### Exercise aim
Extract every one of the entries below and copy each one word for word, with nothing changed, added, or left out.

### Record list
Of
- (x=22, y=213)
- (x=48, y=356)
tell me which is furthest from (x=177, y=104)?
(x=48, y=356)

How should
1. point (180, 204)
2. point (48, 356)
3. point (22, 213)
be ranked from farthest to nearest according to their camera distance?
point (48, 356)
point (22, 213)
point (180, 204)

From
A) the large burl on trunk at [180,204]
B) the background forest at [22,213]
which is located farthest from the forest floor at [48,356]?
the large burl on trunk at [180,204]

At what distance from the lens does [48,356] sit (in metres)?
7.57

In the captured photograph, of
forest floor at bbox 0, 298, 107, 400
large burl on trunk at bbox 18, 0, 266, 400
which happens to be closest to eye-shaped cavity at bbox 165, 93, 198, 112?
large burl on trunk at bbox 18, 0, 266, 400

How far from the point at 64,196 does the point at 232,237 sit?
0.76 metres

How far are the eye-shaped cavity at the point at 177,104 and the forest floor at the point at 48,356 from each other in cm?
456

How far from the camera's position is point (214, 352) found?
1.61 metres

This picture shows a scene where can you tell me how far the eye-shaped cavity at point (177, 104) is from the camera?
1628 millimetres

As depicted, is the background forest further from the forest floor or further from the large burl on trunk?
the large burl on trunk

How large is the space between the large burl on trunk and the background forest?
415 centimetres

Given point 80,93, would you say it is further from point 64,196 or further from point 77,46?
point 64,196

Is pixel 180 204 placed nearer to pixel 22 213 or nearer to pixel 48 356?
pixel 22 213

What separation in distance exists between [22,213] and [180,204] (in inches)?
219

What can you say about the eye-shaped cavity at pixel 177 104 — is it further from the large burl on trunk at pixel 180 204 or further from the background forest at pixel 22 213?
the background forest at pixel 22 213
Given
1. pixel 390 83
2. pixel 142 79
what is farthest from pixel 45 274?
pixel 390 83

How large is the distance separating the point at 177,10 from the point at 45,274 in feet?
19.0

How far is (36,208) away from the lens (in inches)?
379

### Result of the exercise
Of
- (x=22, y=213)
- (x=48, y=356)
tell me which is furthest from (x=177, y=104)?
(x=48, y=356)

How should
1. point (180, 204)
2. point (48, 356)
3. point (22, 213)
be ranked from farthest to nearest according to their camera distance?
point (48, 356)
point (22, 213)
point (180, 204)

From
A) the large burl on trunk at [180,204]
B) the background forest at [22,213]
which is located farthest from the forest floor at [48,356]?
the large burl on trunk at [180,204]

At what distance from the lens does [48,356] sit (in metres)?
7.57

In the captured photograph, of
forest floor at bbox 0, 298, 107, 400
large burl on trunk at bbox 18, 0, 266, 400
which happens to be closest to eye-shaped cavity at bbox 165, 93, 198, 112?
large burl on trunk at bbox 18, 0, 266, 400

How far from the point at 64,196 does the point at 232,237 sit?
0.76 metres

How far are the eye-shaped cavity at the point at 177,104 and the forest floor at the point at 48,356 from each other in cm?
456

How far from the camera's position is point (214, 352) found?
1.61 metres

This picture shows a scene where can you tell me how far the eye-shaped cavity at point (177, 104) is from the camera?
1628 millimetres

As depicted, is the background forest further from the forest floor or further from the large burl on trunk?
the large burl on trunk

How large is the space between the large burl on trunk and the background forest?
415 centimetres

Given point 80,93, would you say it is further from point 64,196 or further from point 77,46?
point 64,196

Is pixel 180 204 placed nearer to pixel 22 213 or nearer to pixel 48 356?
pixel 22 213

What separation in distance exists between [22,213] and [180,204] (in inches)?
219

What can you say about the eye-shaped cavity at pixel 177 104 — is it further from the large burl on trunk at pixel 180 204 or further from the background forest at pixel 22 213?
the background forest at pixel 22 213
Given
1. pixel 390 83
2. pixel 142 79
what is farthest from pixel 45 274?
pixel 390 83

How large is the distance separating the point at 177,10 from the point at 45,274 in feet?
19.0

How far is (36,208) away from the lens (in inches)?
379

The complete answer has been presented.